Exercise input:
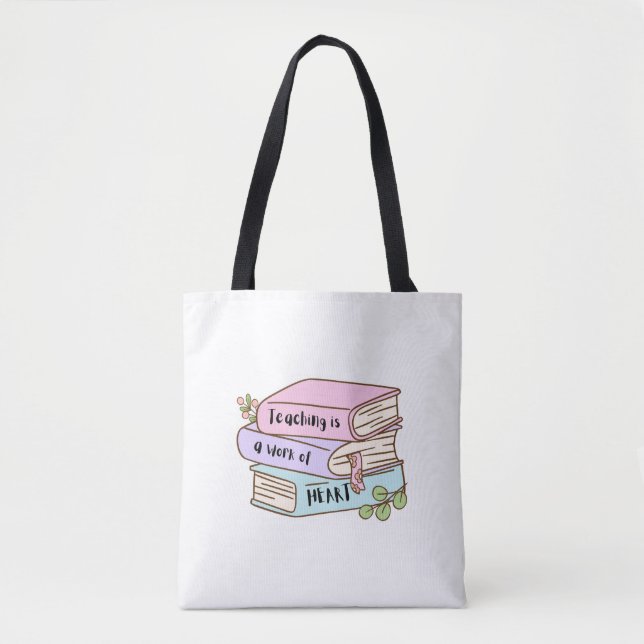 Bolsa de tetas de la apreciación del profesor | me (Anverso)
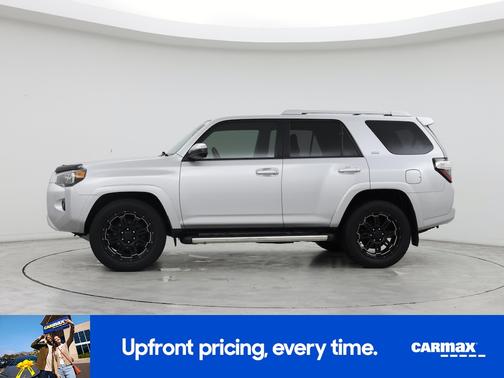 2017 Toyota 4Runner SR5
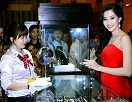 Cơn sốt Ruby Sao tại Hội chợ Trang sức 2012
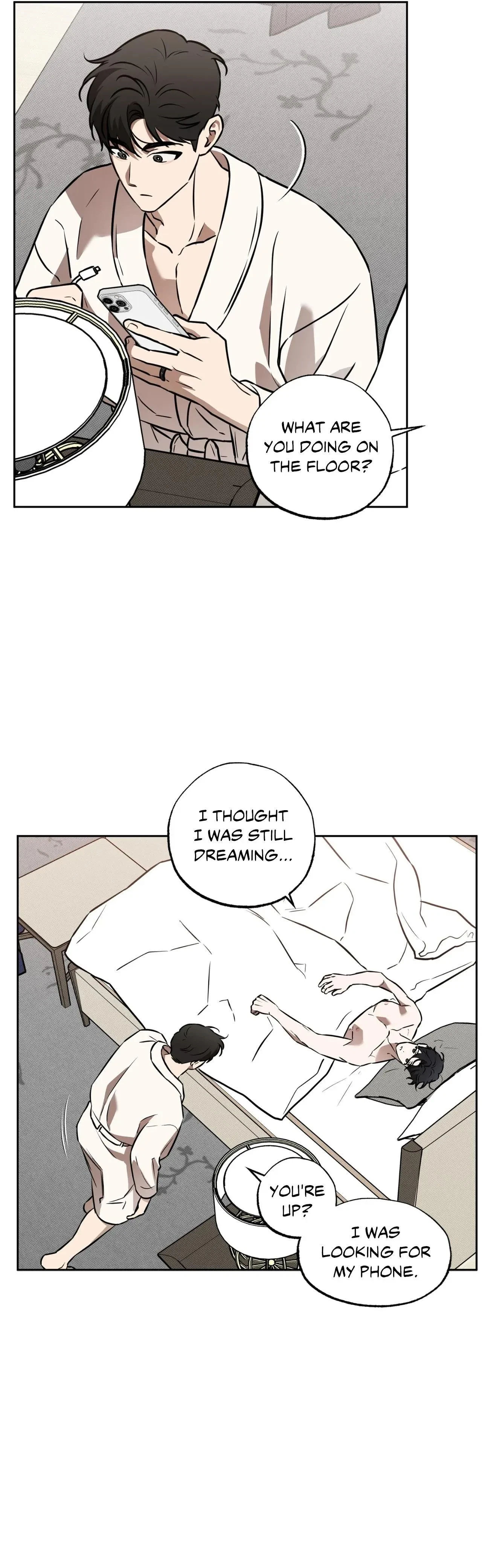 Sugar Trap Chapter 65, page 31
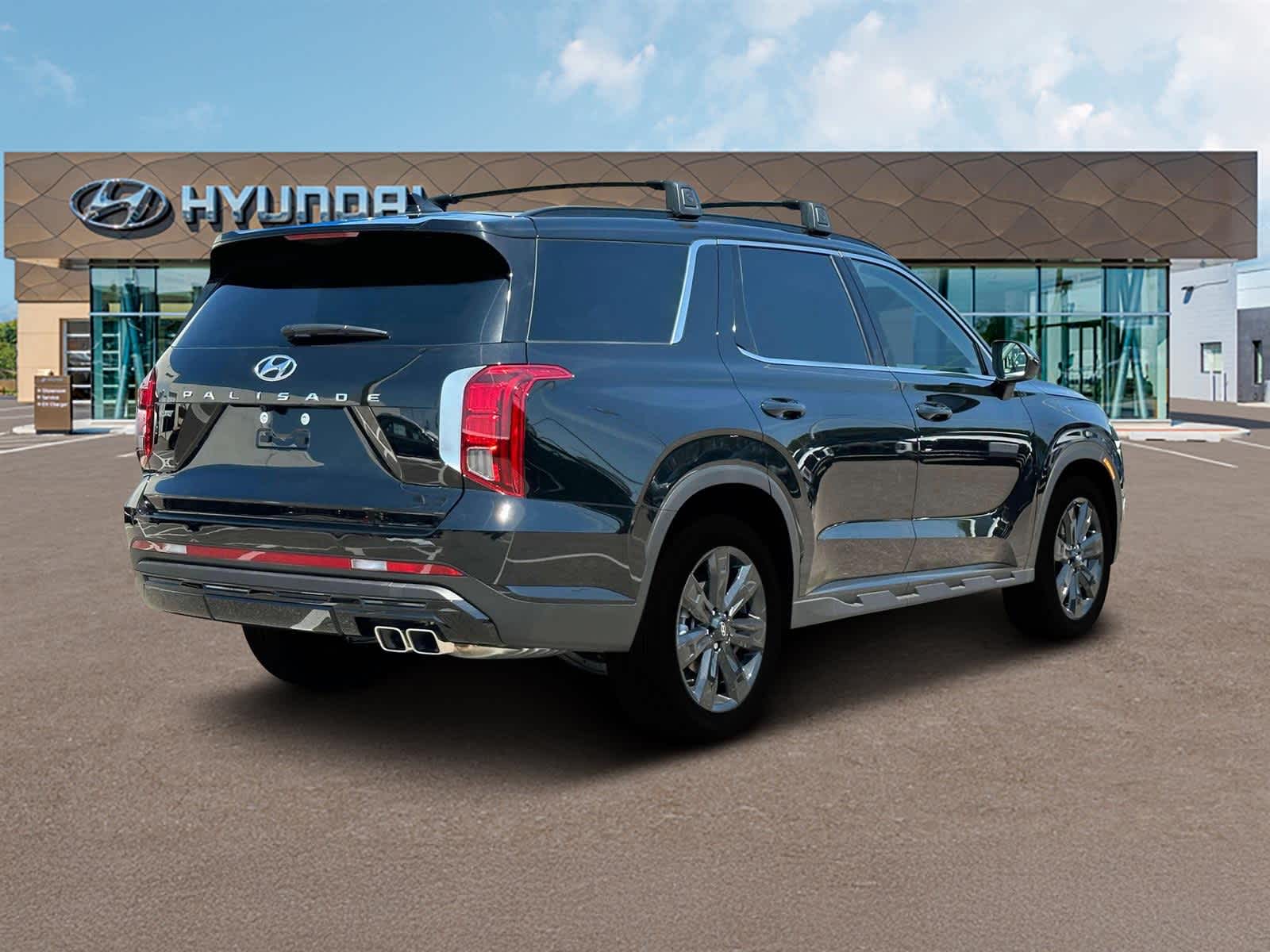 Thumbnail: 2025 Hyundai Palisade - 7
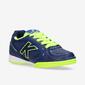 Bota Fútbol Sala Kelme Azules Hombre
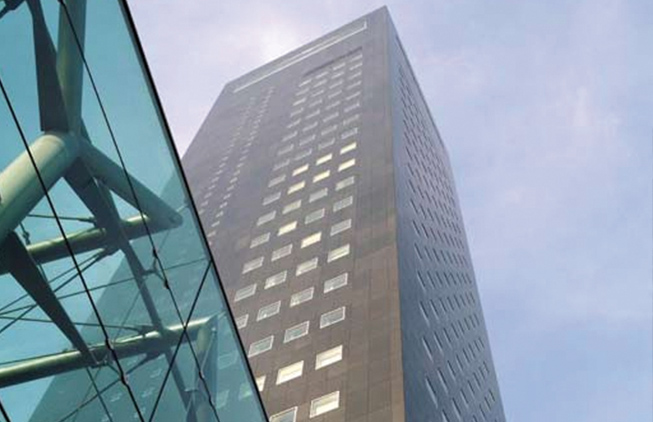 Achmeatoren, Leeuwarden
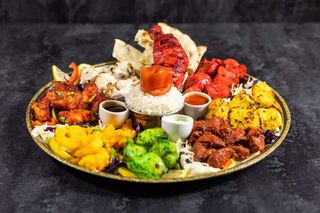 6. GARAM MASALA SPECJALNY MIX GRILL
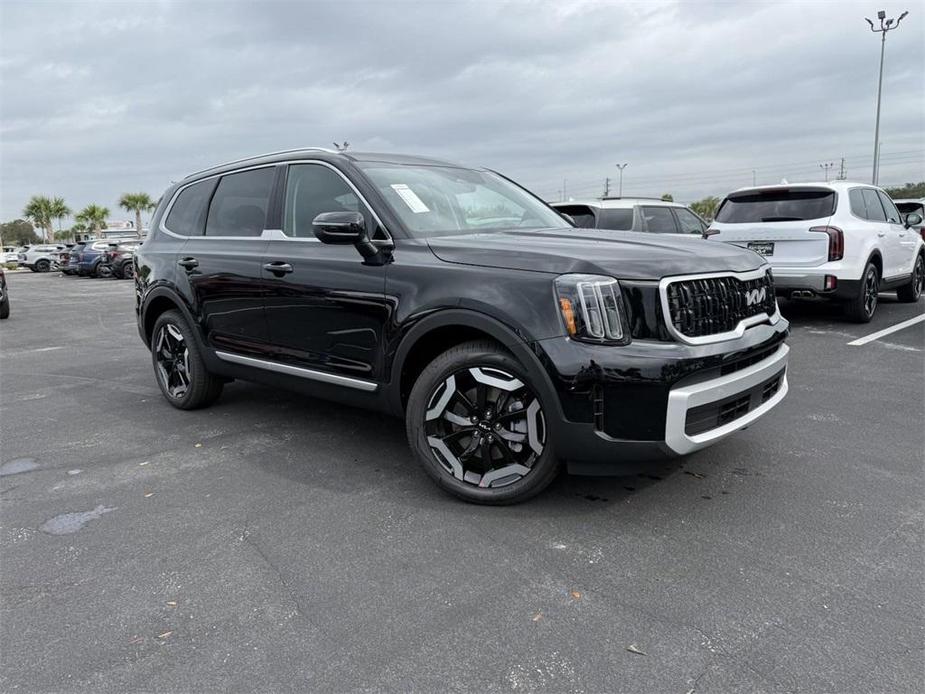 new 2025 Kia Telluride car, priced at $44,705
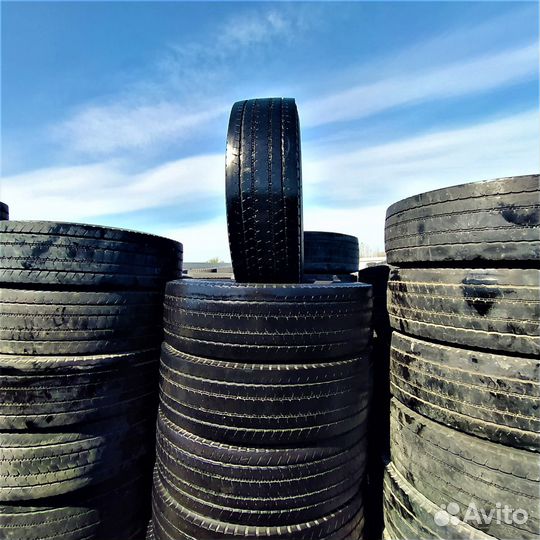Шины 215/75 р 17.5 Bridgestone m788 artd: 181
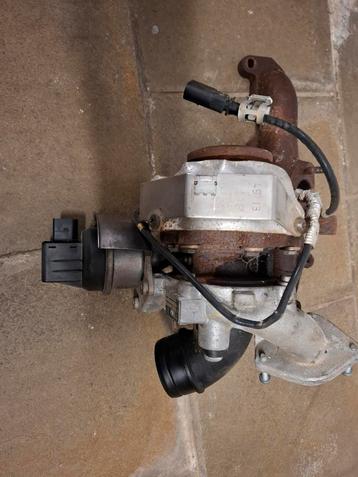 Turbo 1.6tdi Audi Vw Volkswagen Seat Skoda voir affections beschikbaar voor biedingen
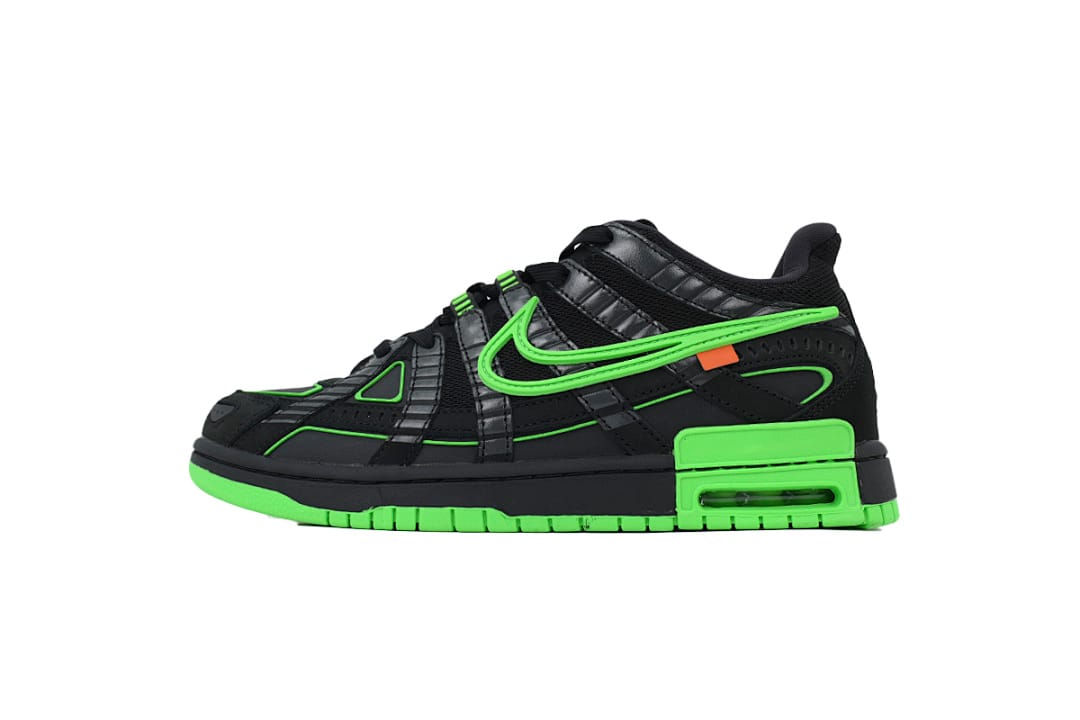 Nike Dunk Low SB DA Edition Green Strike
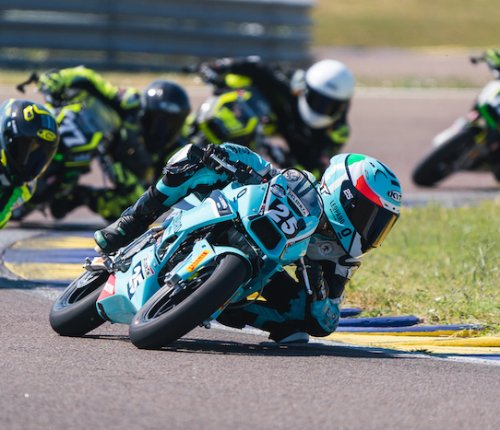 CIV Junior. Risultati round 4 Ottobiano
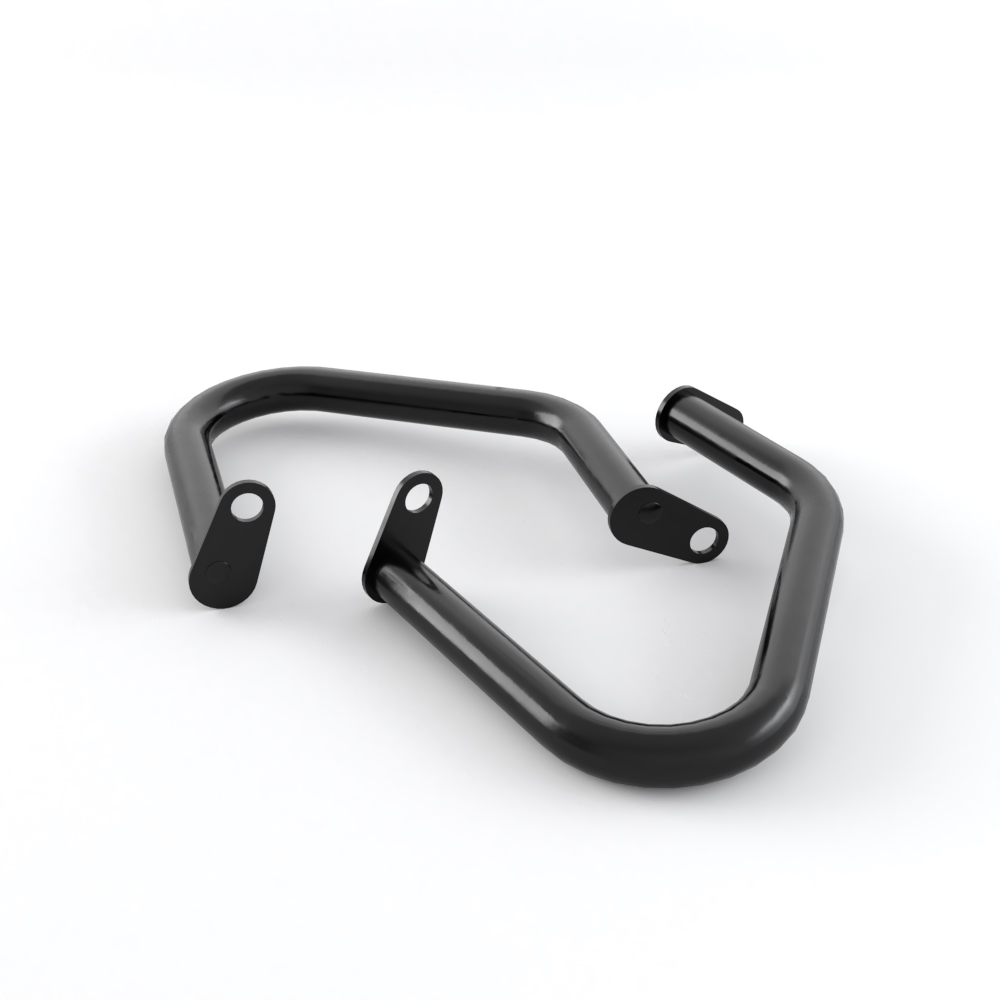 Dresser Bar Kit, Black photo 1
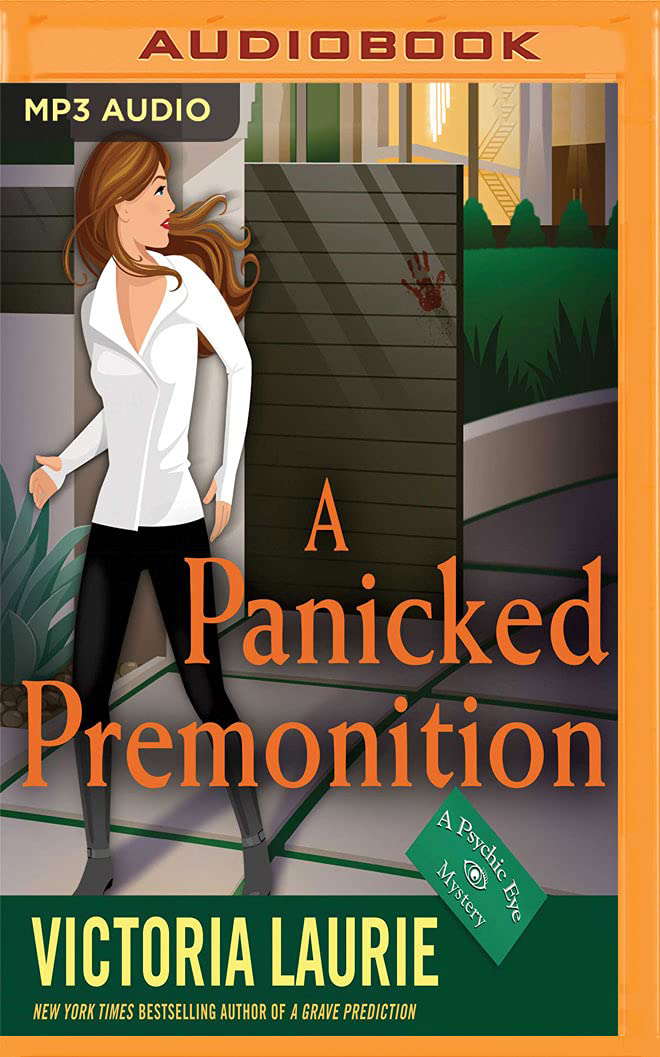 Panicked Premonition, A (Psychic Eye Mysteries, 15) poster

What you will do: Copy out every entry above exactly. Leave the pictures out.

The completed task:
 Bolsa de tetas de la apreciación del profesor | me (Anverso)
 2017 Toyota 4Runner SR5
 Cơn sốt Ruby Sao tại Hội chợ Trang sức 2012
 Sugar Trap Chapter 65, page 31
 Thumbnail: 2025 Hyundai Palisade - 7
 Bota Fútbol Sala Kelme Azules Hombre
 Achmeatoren, Leeuwarden
 6. GARAM MASALA SPECJALNY MIX GRILL
 new 2025 Kia Telluride car, priced at $44,705
Шины 215/75 р 17.5 Bridgestone m788 artd: 181
 Turbo 1.6tdi Audi Vw Volkswagen Seat Skoda voir affections beschikbaar voor biedingen
 Nike Dunk Low SB DA Edition Green Strike
 CIV Junior. Risultati round 4 Ottobiano
 Dresser Bar Kit, Black photo 1
 Panicked Premonition, A (Psychic Eye Mysteries, 15) poster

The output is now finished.